Written exercise A:
Count the lines in the listing below that contain the string "with". State only the number.

Monday, January 31, 2011

Perched atop the Canarian clouds

In the last post, we were on the ferry from Laâyoune and Las Palmas was off in the distance. Now we are ready to get off the boat. So, we head to the car deck to get our bikes. They're still there and in one piece. After almost suffocating from the truck exhaust, we get to the customs line up. It takes forever. Thank god we were able to eat the night before.

With all the bureaucracy done, we get our stupid passport stamp and roll into Las Palmas. The place is spotless. Every store we can think of is within a 10 minute walk. We wander around, looking for a place to park our asses and stumble onto the main beach. It too is spotless. Not a speck of garbage in sight. There's even a sand Zamboni combing it every morning.

Every hundred metres, there's a shower where you can wash the sand off your feet before you put on your shoes. There's even a woman getting completely naked to change into her bikini. Nobody cares. As we push our bikes on the promenade, herds of kids run past, not even giving us a glimpse. Our anonymity is back.

We spend three days in Las Palmas, running errands. One of them is to hit the local marina. The next leg of the trip will be heading east. We have this crazy idea to catch a ride on a sailboat to Greece or Turkey. Having a look around, we find that we are not the only ones. There are at least three posters of people trying to do the same thing. But for us, it's a bit of a long shot. Most sailboats are going west to South America or the Caribbean. On top of it, we have two bikes. We can always dream I guess.

Gran Canaria has a wide selection of free camping spots. So, we decide to hit the road to check them out. Gran Canaria is extremely mountainous. By now, that should set off warning bells, but it didn't. We should have left at six in the morning. But instead, at noon, we start a 35 km climb. The ride takes us through windy roads and into the clouds ... and eventually above them. With the night approaching fast, we are concerned that we won't make the campsite in time. We push on and the road keeps climbing like the Tower of Babel, all the way to the heavens. With 4 km to go, it's all systems stop. These are times where you need a gift from the gods. Wouldn't it be nice to have a large, empty van. Sure enough one drives up 5 minutes later. The guy agrees to take us the rest of the way. Both our bikes fit in perfectly. We don't even have to remove our panniers. The rest is a big feeling of relief as we roll into the campsite. Muchas gracias Maximo Ramos Talavera for giving us a push up the hill!

Michèle comments: Our delay in setting off that morning was partly due to making a stop at the Cabildo (government) office to get a permit for the free camping. These campsites are in nature park reserves on the island. While Benoit watched the bikes, I went in armed with only a smattering of phrases in Spanish. I tried to ask for an open permit for all the campsites on the island, but it doesn't work that way. It is kind of like reserving a hotel, where you have to specify dates and the particular camping area. Oh and another thing, you cannot have a permit on a major holiday or the day before the holiday, e.g., December 24, 25, 31, January 1, 5 and 6, the latter being the Fiesta de Reyes. Finally, I was able to get a pre-Christmas permit for the closest camping area to Las Palmas that is not for caravans only, and a post-Christmas pre-New Year permit for the next closest. It was kind of sad after all that effort with obtaining a permit to see the beauty of these nature park reserves marred by the presence of a gazillion cigarette butts and bits of broken glass. It makes one wonder who these people are who think, "What will I do this weekend? Oh I know, I'll go into some remote pristine nature spot and smoke a ton of ciggies, butt them out on the forest floor, whilst smashing some bottles."

Available records:

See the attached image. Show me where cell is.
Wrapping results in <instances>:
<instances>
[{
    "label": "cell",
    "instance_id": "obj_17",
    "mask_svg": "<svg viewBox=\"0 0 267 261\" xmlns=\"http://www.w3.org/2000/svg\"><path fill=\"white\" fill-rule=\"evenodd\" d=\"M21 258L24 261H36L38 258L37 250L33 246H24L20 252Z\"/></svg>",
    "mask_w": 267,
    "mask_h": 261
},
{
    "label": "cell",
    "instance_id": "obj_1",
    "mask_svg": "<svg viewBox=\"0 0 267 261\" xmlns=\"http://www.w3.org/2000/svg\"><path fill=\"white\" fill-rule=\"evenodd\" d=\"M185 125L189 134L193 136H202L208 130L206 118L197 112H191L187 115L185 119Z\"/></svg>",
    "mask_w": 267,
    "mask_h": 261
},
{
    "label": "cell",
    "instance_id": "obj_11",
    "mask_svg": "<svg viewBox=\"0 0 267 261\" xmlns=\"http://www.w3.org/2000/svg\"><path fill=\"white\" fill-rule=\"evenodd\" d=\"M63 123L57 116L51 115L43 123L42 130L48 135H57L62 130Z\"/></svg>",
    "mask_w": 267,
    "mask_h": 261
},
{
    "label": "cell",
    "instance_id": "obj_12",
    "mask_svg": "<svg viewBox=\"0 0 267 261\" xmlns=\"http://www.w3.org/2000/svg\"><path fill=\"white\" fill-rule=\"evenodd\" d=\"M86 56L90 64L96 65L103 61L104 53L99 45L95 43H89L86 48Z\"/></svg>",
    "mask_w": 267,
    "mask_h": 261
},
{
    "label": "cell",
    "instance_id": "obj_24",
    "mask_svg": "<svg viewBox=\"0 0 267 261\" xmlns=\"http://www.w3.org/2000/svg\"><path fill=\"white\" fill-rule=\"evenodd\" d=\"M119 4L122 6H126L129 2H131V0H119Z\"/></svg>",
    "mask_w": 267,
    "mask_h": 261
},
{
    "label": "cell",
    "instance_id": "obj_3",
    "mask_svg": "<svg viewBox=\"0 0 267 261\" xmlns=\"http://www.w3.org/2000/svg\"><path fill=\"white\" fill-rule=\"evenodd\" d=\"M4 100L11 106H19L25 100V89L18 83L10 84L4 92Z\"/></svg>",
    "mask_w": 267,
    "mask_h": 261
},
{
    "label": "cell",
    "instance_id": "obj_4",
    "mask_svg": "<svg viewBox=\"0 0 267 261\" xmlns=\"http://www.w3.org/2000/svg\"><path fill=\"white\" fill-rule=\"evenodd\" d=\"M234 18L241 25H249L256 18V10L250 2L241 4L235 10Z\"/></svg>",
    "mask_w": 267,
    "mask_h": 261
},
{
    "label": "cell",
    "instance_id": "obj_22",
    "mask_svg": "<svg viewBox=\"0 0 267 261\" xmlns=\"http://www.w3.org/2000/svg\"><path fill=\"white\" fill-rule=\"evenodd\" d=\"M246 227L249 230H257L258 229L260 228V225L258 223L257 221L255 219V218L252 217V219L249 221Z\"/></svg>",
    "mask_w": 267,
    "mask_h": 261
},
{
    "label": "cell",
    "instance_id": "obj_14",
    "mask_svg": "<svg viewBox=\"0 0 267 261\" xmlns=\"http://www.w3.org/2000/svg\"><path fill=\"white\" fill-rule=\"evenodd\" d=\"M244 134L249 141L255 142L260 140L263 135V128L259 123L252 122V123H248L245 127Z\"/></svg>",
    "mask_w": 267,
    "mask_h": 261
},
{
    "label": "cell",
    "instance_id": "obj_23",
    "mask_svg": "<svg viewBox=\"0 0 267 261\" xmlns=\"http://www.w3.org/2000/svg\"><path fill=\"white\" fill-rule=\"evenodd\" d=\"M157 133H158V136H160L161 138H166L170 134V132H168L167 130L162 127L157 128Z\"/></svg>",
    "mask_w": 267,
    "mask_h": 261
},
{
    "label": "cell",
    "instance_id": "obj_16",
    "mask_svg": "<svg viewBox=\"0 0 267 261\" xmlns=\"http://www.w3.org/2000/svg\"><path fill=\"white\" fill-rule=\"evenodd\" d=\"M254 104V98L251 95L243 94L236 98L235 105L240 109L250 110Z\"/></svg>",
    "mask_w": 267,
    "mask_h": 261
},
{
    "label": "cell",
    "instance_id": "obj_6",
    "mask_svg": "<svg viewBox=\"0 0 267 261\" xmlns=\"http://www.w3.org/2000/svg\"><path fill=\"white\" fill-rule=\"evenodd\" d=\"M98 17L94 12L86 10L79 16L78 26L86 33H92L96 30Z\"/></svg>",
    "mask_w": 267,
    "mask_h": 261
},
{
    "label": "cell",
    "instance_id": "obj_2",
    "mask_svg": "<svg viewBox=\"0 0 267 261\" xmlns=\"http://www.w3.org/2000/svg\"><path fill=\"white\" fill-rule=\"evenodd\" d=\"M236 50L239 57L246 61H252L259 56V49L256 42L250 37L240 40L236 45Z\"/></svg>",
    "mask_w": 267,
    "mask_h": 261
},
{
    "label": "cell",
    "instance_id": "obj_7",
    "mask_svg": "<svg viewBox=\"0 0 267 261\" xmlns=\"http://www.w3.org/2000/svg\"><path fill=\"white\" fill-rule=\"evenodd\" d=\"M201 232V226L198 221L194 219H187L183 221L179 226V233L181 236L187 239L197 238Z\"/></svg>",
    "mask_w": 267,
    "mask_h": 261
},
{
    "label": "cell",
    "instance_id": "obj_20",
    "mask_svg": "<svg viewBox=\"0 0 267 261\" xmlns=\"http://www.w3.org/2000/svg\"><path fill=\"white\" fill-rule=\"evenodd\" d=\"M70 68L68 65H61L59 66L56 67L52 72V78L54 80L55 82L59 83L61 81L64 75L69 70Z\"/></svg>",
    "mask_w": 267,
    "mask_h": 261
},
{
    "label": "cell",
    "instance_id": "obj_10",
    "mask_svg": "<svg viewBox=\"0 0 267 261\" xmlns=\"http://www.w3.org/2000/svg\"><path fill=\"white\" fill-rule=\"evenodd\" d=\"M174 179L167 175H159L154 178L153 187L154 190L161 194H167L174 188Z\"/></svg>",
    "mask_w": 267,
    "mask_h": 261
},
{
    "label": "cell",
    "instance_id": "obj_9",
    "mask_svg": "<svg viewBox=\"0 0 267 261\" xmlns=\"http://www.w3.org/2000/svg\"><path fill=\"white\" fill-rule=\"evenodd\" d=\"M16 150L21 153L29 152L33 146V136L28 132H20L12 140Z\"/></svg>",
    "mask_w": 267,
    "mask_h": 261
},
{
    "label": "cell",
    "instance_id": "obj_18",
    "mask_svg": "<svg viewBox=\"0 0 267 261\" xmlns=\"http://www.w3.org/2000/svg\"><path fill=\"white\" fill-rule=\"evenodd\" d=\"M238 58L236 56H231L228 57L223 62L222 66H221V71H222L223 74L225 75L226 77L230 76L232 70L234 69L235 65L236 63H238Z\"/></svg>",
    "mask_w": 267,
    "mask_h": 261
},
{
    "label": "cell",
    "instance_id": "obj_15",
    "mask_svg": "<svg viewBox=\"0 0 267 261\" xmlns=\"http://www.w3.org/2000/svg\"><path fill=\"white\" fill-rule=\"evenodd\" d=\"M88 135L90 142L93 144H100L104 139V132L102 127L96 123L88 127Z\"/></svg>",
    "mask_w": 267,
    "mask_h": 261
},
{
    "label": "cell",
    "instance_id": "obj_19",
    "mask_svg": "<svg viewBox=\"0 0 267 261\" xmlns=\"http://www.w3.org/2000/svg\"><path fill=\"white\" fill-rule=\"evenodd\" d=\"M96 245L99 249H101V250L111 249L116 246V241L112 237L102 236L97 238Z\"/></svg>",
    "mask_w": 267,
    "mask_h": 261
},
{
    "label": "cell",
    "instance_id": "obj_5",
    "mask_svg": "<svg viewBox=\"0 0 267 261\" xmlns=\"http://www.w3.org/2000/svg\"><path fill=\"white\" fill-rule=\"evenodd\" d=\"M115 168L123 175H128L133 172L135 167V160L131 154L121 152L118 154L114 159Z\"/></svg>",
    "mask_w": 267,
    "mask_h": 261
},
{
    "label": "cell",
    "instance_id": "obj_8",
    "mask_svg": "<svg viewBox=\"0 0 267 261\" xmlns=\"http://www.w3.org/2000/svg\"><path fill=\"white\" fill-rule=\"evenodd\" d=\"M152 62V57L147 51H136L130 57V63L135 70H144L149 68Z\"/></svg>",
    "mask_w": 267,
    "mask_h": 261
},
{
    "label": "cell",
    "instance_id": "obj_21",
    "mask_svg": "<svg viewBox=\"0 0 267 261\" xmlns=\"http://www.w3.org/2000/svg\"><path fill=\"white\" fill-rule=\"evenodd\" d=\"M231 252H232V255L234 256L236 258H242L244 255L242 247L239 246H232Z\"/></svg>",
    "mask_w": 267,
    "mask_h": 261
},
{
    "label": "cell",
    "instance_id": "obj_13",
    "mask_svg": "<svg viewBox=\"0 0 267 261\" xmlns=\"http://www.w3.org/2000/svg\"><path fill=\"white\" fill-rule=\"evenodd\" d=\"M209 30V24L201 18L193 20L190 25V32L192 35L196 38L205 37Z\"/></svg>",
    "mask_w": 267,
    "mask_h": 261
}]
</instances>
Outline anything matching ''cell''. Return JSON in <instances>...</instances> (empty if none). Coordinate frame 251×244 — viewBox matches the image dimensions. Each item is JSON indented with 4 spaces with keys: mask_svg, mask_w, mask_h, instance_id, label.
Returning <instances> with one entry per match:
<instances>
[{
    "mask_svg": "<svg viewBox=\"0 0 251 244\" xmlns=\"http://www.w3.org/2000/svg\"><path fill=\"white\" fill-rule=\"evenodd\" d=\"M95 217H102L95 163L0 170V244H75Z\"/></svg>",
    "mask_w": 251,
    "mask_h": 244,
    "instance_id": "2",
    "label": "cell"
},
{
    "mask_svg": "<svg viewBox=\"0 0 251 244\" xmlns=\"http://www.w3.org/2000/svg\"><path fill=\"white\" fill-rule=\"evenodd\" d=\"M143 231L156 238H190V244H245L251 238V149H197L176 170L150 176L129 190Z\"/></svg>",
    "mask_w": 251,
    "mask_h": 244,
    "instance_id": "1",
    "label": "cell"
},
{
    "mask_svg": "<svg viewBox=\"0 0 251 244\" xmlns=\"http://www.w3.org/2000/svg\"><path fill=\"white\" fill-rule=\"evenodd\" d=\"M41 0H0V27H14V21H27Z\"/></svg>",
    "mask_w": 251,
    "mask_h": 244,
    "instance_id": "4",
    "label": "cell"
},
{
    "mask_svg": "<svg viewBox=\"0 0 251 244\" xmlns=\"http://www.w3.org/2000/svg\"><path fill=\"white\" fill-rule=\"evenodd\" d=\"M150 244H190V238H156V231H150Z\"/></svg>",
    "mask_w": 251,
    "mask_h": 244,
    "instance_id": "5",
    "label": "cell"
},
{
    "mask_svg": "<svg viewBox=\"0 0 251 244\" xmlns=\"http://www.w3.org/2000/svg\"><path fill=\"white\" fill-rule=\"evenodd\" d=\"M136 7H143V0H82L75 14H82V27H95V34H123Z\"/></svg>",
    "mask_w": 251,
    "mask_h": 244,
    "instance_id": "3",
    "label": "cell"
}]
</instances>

Written exercise B:
Output the passage of the Gran Canaria travel post above from "Every hundred metres, there's" to "dream I guess.", copied word for word.

Written response A:
2

Written response B:
Every hundred metres, there's a shower where you can wash the sand off your feet before you put on your shoes. There's even a woman getting completely naked to change into her bikini. Nobody cares. As we push our bikes on the promenade, herds of kids run past, not even giving us a glimpse. Our anonymity is back.

We spend three days in Las Palmas, running errands. One of them is to hit the local marina. The next leg of the trip will be heading east. We have this crazy idea to catch a ride on a sailboat to Greece or Turkey. Having a look around, we find that we are not the only ones. There are at least three posters of people trying to do the same thing. But for us, it's a bit of a long shot. Most sailboats are going west to South America or the Caribbean. On top of it, we have two bikes. We can always dream I guess.